2.3 16S rRNA gene sequencing and bioinformatic analysis
DNA isolated from the stomach, ileum, and caecum of all the pigs was used for 16S rRNA gene sequencing. Library preparation and 16S rRNA 2 × 300 bp paired-end read MiSeq gene sequencing (Illumina, Santa Clara, CA, USA) were carried out by Omega Bioservices (Norcross, GA, USA). The V4 region of the bacterial 16S rRNA gene was targeted [F515b (Parada et al., 2016): 5′-163 TCGTCGGCAGCGTCAGATGTGTATAAGAGACAGGTGYCAGCMGCCGCGGTAA-3′; R806b (Apprill et al., 2015): 5′-GTCTCGTGGGCTCGGAGATGTGTATAAGAGACAGGGACTACNVGGGTWTCTAA-3′], and the libraries were prepared via both amplicon PCR and index PCR, the latter to incorporate adapters and barcodes. A total of two library-preparation negative controls were included in the sequencing pipeline.

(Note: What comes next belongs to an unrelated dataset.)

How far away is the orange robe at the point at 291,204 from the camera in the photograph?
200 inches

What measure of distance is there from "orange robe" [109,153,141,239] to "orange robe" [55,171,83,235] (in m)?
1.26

Bioinformatic analysis was carried out in QIIME2 v2022.2 (Bolyen et al., 2019), where FASTQ paired-end demultiplexed reads were imported and joined via VSEARCH (Rognes et al., 2016), and quality was filtered with a minimum Phred score of 20 (McKinney, 2010; Bokulich et al., 2013). Deblur was used to denoise the reads (Amir et al., 2017), applying a trimming length of 250, thus an even sequence depth of 10,581 allowed to retain 31.03% (1,523,664) of the reads in 98.63% of the samples (i.e., all the 144 experimental samples) before carrying out diversity analysis, with richness and Shannon's diversity (Anderson, 2001; Kim et al., 2017) calculated for α-diversity and Bray–Curtis dissimilarities and Jaccard similarity index (Jaccard, 1908; Bray and Curtis, 1957) used to analyze β-diversity. The q2-feature-classifier plugin with a Naïve Bayes classifier was trained using the F515b/R806b primers and the Silva database (138, 99% of similarities) (Pruesse et al., 2007; Pedregosa et al., 2011; Bokulich et al., 2018) and was used to assign the taxonomy, while metagenome functional prediction was carried out using the full pipeline of the phylogenetic investigation of communities by reconstruction of unobserved states (PICRUSt2) software (Douglas et al., 2020), based on the marker gene (16S rRNA) alignment to the Kyoto Encyclopedia of Genes and Genomes (KEGG) database (Kanehisa et al., 2016a,b), generating a list of KEGG orthologs (Kanehisa and Goto, 2000; Kanehisa, 2019; Kanehisa et al., 2023) as output.
2.4 Statistical analysis
Statistical analysis was performed using R V 4.2.3 (R Core Team, 2022) in RStudio V 2023.03.0. LMM was fitted using the package “lme4” (Bates, 2010), calculating the P-value via type III ANOVA using Satterthwaite's method through the package “lmerTest” (Kuznetsova et al., 2017). Treatment and/or time/gut location effects on FS, performance data, pH, and α-diversity were calculated via fitting the LMM using longitudinal data, where possible, considering treatment and time as fixed effects and the hierarchy of rooms, pens, and pigs as random effects. Furthermore, we tested a total of four orthogonal contrast statements, assessing the following comparisons: 0 ppm vs. all the treatments, ZnO vs. PAA treatments, and 50 ppm vs. 150 ppm. PERMANOVA (Anderson, 2001) in QIIME 2 was used to assess the eventual differences in β-diversity, which also took into account the false discovery rate, producing both a P-value and a Q-value. QIIME2 artifacts were imported into R via the “qiime2R” package in R (Bisanz, 2018).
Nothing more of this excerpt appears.